PASSAGE GIVEN:
━━━

We had a great trip to Tokyo with Ceremony, we'll be posting photos and video soon, here's a quick interview we just did and some radio info.
From the Kalporz Site
Interview By: Piero Merola
Interview was originally done in English then translated to Italian:
Introduce yourself (meaning and origin of the name)
We are called Screen Vinyl Image and we are from the Virginia/Washington D.C. area of the USA. Our name comes from basically random words put together, we just thought it sounded cool.
Your range of influences includes Dario Argento, Phil Spector, Spacemen 3 and much other stuff. What makes original and interesting your sound? What would you say to people who don't know you. Possibly using less words than my long review
In music we have a history of being part of the shoegaze scene in the US (Skywave, Alcian Blue, Ceremony, A Place To Bury Strangers, December Sound, Ringo Deathstarr, etc) and we also really like some of the older psychedelic/shoegaze groups too (Curve, Slowdive, MBV, Loop, Velvet Underground, Silver Apples, Spaceman 3, etc). But, we also are very heavily influenced by early electronic music from Kraftwerk and Tangerine Dream and Giorgio Moroder to some of the Italo scene of the 80’s and the darkwave stuff too. We like working with sequencers and drum machines so old Hip Hop and Electro are also big influences to us.

━━━

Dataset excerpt
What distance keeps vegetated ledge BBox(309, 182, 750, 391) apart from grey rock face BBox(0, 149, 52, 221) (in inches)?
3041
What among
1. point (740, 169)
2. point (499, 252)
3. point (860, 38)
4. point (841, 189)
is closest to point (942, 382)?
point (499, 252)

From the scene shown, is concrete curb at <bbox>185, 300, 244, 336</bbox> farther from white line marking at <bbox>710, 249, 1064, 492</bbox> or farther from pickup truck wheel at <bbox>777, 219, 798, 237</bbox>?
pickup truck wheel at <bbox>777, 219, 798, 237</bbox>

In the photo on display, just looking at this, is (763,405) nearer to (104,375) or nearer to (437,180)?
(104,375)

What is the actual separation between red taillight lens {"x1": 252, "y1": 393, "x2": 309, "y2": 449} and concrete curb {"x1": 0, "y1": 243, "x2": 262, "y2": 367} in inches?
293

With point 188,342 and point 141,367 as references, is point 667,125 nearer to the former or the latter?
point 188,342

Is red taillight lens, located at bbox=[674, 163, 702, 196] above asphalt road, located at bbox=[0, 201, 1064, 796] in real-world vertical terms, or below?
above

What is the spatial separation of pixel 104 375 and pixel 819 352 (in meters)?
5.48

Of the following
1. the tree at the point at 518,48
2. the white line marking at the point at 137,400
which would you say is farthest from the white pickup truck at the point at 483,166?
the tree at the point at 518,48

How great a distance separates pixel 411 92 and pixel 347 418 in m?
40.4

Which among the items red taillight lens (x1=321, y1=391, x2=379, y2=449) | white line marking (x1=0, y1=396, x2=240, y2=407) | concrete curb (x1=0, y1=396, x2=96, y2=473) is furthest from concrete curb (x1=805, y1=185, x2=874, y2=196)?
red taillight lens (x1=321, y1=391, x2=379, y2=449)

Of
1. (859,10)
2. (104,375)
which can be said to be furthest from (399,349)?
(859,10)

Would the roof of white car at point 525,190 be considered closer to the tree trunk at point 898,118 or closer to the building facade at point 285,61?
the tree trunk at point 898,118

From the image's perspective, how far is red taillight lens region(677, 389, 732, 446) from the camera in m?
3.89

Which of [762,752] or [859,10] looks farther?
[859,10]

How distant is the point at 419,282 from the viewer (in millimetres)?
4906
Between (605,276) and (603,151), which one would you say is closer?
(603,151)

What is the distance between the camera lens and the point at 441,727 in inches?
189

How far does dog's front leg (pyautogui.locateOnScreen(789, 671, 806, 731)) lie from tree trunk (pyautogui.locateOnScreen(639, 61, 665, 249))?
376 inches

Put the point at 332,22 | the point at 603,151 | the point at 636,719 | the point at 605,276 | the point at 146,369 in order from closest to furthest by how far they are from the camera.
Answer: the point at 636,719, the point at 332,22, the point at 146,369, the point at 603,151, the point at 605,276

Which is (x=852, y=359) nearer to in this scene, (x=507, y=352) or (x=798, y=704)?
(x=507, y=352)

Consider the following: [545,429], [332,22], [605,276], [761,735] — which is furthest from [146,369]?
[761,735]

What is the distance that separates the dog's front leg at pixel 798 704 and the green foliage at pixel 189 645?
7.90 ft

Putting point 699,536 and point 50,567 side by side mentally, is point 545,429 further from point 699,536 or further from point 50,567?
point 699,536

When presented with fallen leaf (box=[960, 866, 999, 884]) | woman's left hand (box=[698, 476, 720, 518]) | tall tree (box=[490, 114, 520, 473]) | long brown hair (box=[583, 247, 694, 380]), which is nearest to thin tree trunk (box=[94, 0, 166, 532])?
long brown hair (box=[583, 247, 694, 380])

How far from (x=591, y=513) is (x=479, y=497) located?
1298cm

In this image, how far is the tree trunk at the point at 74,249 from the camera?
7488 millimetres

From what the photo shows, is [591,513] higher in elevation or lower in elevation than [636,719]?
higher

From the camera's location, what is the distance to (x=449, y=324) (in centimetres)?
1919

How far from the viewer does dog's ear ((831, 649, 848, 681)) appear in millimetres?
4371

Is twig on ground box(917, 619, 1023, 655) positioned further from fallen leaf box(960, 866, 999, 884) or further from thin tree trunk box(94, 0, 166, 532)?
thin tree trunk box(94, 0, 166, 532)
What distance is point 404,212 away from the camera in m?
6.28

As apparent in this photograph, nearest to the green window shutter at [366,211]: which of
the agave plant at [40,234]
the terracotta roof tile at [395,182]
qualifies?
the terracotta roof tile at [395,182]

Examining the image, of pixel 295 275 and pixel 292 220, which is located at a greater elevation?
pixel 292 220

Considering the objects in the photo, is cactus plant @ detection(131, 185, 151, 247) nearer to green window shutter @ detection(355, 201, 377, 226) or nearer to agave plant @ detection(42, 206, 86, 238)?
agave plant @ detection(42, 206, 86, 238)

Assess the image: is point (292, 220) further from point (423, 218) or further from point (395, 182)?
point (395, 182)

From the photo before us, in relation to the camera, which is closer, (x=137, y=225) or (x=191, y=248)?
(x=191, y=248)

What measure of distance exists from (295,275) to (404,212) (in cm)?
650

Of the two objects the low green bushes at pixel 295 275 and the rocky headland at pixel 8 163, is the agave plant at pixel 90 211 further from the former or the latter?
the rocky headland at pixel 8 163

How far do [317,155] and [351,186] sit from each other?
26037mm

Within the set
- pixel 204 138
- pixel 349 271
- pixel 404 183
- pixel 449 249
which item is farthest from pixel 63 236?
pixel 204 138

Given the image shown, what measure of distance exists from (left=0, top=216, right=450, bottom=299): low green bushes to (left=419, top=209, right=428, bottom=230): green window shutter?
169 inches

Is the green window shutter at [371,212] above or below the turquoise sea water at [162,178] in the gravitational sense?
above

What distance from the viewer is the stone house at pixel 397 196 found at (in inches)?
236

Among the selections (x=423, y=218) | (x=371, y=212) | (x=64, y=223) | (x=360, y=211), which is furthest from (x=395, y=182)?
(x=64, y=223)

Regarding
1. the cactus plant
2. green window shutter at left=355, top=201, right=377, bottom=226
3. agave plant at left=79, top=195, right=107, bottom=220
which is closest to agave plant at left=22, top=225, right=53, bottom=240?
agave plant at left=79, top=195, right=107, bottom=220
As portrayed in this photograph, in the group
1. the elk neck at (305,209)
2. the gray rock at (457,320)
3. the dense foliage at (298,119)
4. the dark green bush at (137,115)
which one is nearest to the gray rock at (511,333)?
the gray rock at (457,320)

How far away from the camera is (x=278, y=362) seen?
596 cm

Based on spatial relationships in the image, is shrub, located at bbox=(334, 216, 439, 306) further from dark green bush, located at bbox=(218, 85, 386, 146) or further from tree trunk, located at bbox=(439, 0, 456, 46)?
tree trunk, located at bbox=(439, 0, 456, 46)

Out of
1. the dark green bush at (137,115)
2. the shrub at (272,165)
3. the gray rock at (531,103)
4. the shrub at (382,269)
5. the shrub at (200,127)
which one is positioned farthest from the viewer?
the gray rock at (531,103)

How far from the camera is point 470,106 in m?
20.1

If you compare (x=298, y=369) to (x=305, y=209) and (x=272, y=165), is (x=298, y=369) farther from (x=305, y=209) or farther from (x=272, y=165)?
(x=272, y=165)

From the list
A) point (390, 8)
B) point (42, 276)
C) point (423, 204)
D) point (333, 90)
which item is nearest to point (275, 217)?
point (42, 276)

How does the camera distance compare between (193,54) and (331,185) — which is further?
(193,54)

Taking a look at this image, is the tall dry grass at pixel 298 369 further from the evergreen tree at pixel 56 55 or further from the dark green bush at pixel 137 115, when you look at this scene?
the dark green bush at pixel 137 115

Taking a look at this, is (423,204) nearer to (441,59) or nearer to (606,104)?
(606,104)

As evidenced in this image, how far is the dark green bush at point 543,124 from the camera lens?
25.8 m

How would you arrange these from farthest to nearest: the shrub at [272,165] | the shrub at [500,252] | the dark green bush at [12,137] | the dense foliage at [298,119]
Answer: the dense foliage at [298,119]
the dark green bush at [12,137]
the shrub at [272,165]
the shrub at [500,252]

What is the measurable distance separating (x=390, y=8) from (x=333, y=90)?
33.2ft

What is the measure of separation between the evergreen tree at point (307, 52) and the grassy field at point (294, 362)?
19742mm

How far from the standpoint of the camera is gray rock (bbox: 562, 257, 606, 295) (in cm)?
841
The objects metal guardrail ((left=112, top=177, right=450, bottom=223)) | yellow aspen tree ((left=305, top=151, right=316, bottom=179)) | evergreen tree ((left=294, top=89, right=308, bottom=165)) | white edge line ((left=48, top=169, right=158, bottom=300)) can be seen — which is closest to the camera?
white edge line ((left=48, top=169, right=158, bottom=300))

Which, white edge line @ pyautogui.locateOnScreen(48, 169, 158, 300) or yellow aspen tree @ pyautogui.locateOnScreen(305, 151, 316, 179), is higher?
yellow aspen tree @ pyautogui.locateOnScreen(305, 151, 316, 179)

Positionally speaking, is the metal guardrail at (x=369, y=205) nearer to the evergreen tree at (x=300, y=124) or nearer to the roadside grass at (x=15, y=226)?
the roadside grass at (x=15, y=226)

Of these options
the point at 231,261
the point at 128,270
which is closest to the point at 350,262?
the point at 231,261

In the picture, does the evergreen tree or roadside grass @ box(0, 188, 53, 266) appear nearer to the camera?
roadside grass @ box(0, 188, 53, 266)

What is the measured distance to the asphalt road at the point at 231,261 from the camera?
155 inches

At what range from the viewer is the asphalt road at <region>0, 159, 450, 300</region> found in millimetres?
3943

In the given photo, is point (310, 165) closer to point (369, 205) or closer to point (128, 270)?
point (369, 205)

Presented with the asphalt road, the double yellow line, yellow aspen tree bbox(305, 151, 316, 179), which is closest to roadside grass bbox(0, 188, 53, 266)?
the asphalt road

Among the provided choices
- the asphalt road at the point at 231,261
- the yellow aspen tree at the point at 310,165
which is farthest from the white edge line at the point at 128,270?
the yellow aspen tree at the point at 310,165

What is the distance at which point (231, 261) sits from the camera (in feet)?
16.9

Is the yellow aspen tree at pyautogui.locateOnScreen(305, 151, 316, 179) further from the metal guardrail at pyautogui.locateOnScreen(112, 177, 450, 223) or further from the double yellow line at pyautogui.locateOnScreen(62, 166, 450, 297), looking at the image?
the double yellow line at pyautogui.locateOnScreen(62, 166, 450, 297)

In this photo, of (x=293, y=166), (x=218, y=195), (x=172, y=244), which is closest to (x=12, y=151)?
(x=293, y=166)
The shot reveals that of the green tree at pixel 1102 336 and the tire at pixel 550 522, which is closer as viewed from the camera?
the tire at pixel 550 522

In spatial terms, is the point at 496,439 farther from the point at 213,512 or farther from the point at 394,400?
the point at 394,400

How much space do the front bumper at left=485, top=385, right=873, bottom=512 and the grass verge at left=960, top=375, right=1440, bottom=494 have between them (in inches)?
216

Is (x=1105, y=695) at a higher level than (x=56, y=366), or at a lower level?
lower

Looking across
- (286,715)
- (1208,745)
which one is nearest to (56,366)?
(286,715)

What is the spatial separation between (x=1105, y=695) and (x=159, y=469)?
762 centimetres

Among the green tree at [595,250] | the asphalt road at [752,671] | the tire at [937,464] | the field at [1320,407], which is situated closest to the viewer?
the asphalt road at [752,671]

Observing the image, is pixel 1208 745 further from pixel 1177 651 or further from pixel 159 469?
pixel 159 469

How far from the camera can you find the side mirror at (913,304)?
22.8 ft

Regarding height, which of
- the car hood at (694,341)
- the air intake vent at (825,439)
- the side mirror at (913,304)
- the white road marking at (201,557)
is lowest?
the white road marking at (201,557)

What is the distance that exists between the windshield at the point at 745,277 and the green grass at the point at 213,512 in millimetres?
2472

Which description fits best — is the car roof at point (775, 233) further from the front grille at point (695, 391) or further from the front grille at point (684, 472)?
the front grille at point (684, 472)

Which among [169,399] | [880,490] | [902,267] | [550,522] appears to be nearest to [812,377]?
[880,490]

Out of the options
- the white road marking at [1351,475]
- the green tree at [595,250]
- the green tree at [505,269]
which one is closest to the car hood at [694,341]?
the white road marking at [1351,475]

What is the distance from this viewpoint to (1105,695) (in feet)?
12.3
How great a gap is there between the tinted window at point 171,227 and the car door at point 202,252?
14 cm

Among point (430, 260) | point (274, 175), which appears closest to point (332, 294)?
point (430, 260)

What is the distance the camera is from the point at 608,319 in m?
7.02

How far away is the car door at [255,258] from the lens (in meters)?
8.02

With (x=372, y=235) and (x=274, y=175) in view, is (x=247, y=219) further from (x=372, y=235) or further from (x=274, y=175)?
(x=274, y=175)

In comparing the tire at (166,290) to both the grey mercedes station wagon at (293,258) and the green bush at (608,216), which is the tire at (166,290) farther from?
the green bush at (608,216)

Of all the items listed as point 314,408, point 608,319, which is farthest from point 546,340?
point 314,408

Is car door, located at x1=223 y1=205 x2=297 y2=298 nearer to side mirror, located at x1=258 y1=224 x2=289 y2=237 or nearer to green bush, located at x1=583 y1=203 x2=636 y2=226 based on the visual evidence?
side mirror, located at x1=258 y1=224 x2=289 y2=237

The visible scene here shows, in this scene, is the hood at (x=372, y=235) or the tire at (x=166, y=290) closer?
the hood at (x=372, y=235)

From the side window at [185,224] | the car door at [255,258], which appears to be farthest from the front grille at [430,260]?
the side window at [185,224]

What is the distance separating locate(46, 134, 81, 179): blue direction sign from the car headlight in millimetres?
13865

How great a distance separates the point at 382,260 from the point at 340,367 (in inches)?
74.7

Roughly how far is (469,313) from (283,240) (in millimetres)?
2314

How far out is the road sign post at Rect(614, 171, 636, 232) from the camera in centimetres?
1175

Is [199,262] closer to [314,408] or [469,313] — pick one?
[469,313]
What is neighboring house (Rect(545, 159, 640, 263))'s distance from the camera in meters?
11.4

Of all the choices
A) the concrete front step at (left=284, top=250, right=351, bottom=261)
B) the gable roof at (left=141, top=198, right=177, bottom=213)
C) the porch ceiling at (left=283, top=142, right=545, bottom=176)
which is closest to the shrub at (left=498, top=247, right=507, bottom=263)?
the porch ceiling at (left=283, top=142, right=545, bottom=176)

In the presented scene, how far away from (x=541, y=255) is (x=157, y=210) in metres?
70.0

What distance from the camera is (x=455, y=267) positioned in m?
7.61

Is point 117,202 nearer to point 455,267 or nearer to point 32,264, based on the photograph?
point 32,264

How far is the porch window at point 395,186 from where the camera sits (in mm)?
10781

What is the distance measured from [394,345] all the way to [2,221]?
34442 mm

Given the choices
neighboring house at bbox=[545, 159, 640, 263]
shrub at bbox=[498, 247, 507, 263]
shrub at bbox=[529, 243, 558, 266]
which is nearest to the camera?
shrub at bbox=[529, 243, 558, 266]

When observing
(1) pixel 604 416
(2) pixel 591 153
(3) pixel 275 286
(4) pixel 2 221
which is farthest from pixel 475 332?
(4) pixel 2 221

━━━

WHAT YOU WILL DO:
1. According to the band interview, why are old Hip Hop and Electro big influences on the band? Answer in one to three sentences.
2. Count the lines of the records that contain the word "rocky" and give only that number.
The interview and the records are unrelated pieces of material.

EXERCISE RESULTS:
1. Old Hip Hop and Electro are big influences because the band likes working with sequencers and drum machines.

2. 2